Vejo meu armário e penso: por que
comprei tudo isso?
De que eu de fato preciso?
Muita
gente me fala que, passada a pandemia, todo esse papo de
transformações profundas vai desmanchar no ar. Eu não acho.
Florença,
depois da Peste Negra, mudou a arquitetura, a cultura, a economia, a mentalidade
das pessoas. A vida foi valorizada, e tempos depois nasceu ali o Renascimento
humanista.
Nunca
houve uma pandemia tão intensa e politizada como esta. Ela forma diariamente um
caldo de cultura perfeito para indignações, reivindicações e reflexões. Empresas
e organizações sociais e políticas serão extremamente cobradas e afetadas. As
que não compreenderem este momento terão muita dificuldade em manter sua
posição e avançar.
O
mundo é da visão estratégica. Minha empresa hoje se dedica à coordenação de
estratégias. Não adianta ter a melhor publicidade, as melhores relações
públicas, o melhor produto, o melhor modelo de negócios. É preciso coordenar
tudo porque a tecnologia do contato liga tudo com tudo o tempo todo.

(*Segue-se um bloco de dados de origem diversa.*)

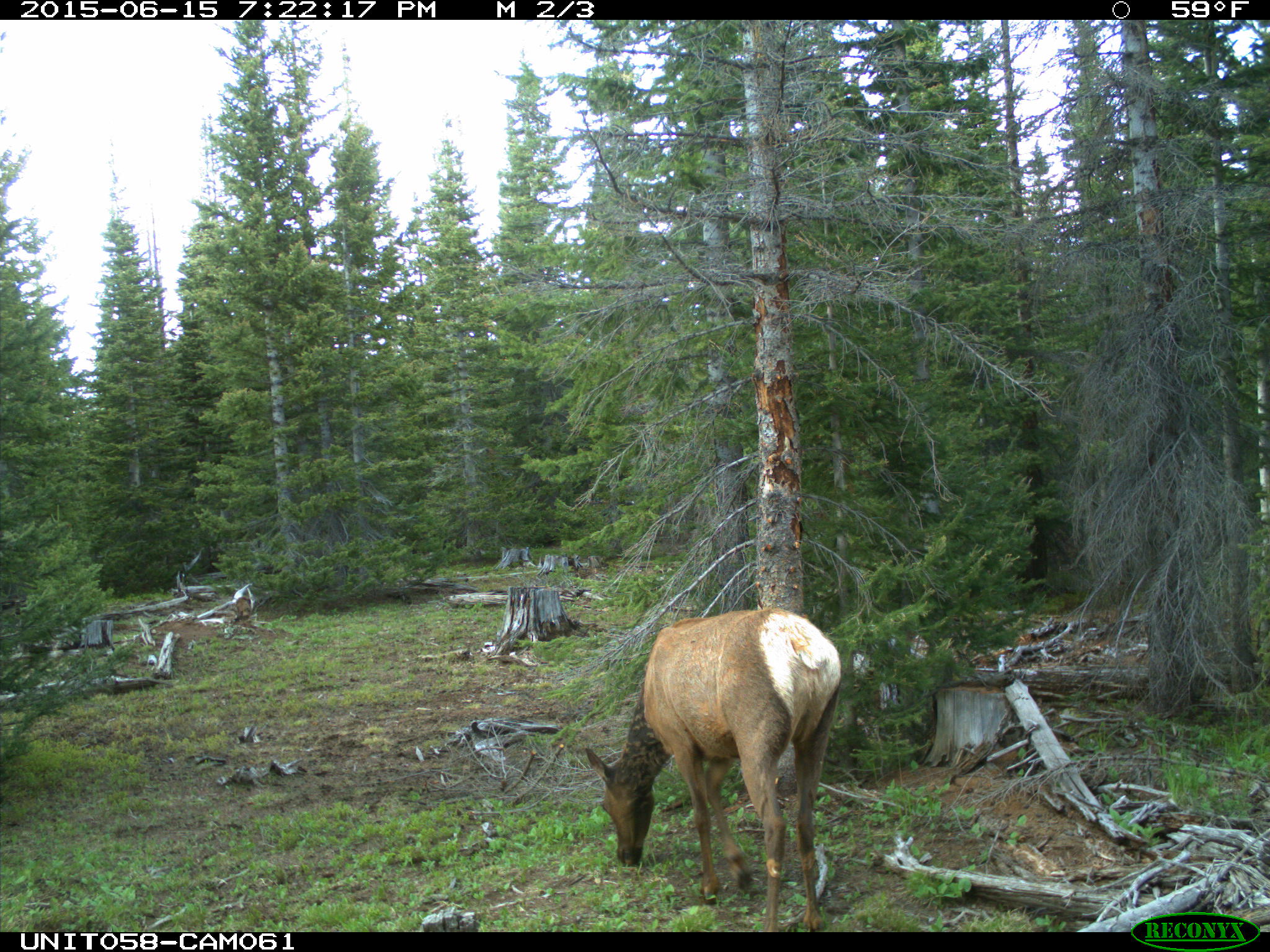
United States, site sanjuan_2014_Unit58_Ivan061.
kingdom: Animalia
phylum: Chordata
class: Mammalia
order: Artiodactyla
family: Cervidae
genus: Cervus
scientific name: Cervus elaphus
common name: red deer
Cervus elaphus (red deer).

O mundo vai se reconectar com a discussão do propósito, que já estava no ar,
mas muitas vezes de forma
leviana e superficial.
Esse
bailado com a morte, que estamos vivendo, terá efeitos duradouros. Todos os
dias tomamos atitudes de vida e morte. Como você recebe o delivery, como toma o
elevador, se você lava ou não lava a mão, se você usa a máscara... (Use a máscara! Lave a
mão!) Isso nos faz refletir o tempo todo.
Teremos
repactuações em vários níveis, inclusive no global. O vírus mostrou os limites
das fronteiras. Os países não caminham sozinhos. A China, com todo o respeito,
não poderá tomar algumas decisões sozinhas. Os mercados de animais vivos
chineses, por exemplo, poderão seguir existindo depois dessas mortes todas? A
OMS, reformada e vitaminada, precisa ganhar efetividade.
No
nível pessoal, as repactuações serão imensas. Eu vejo meu armário e penso: por
que comprei tudo isso? De que eu de fato preciso? Não era eu que estava
consumindo aquelas coisas, mas aquelas coisas que estavam me consumindo.
É
preciso uma nova discussão social. Pacto entre países, pacto entre pessoas,
pacto entre gerações. Estamos diante de transformações profundas viralizadas
por um vírus mortal.
As
pessoas que não fizerem essa reflexão ficarão para trás. As empresas que não
fizerem essa reflexão correm o risco de quebrar ou perder relevância. Os
partidos que não fizerem essa reflexão vão sumir e serão substituídos por
outros.
Tudo
isso são opiniões, claro, e a chance de estarem erradas não é pequena. Como
vimos, a vida e o tempo são muito mais interessantes e imprevisíveis que a
nossa imaginação. Uma coisa é certa: precisamos nos preparar para as
complexidades do futuro.
O
futuro não vai ficar em cima do muro porque o muro vai cair. As decisões terão
de ser contundentes. As organizações mundiais terão de trabalhar para o mundo,
e não para si.
O
mundo hoje é 5G, e as organizações políticas e sociais democráticas são
analógicas. As ditaduras nesse sentido conseguem tomar decisões muito mais
rapidamente e em linha com a velocidade do mundo.
Mas
nada é melhor do que a indispensável democracia. Então precisamos ter uma
discussão sobre a velocidade dos processos na democracia. O Congresso está se
reunindo remotamente, inclusive nos
fins de semana. Antes, na quinta-feira, esvaziava. É a necessidade abrindo o
caminho.
Estamos
preparados para o futuro? Já estivemos algum dia? Essa trágica pandemia é muito
forte também para levantar questões. E levantar questões é o que vem antes de
encontrar respostas.
Nizan Guanaes - empreendedor, criador da N Ideias.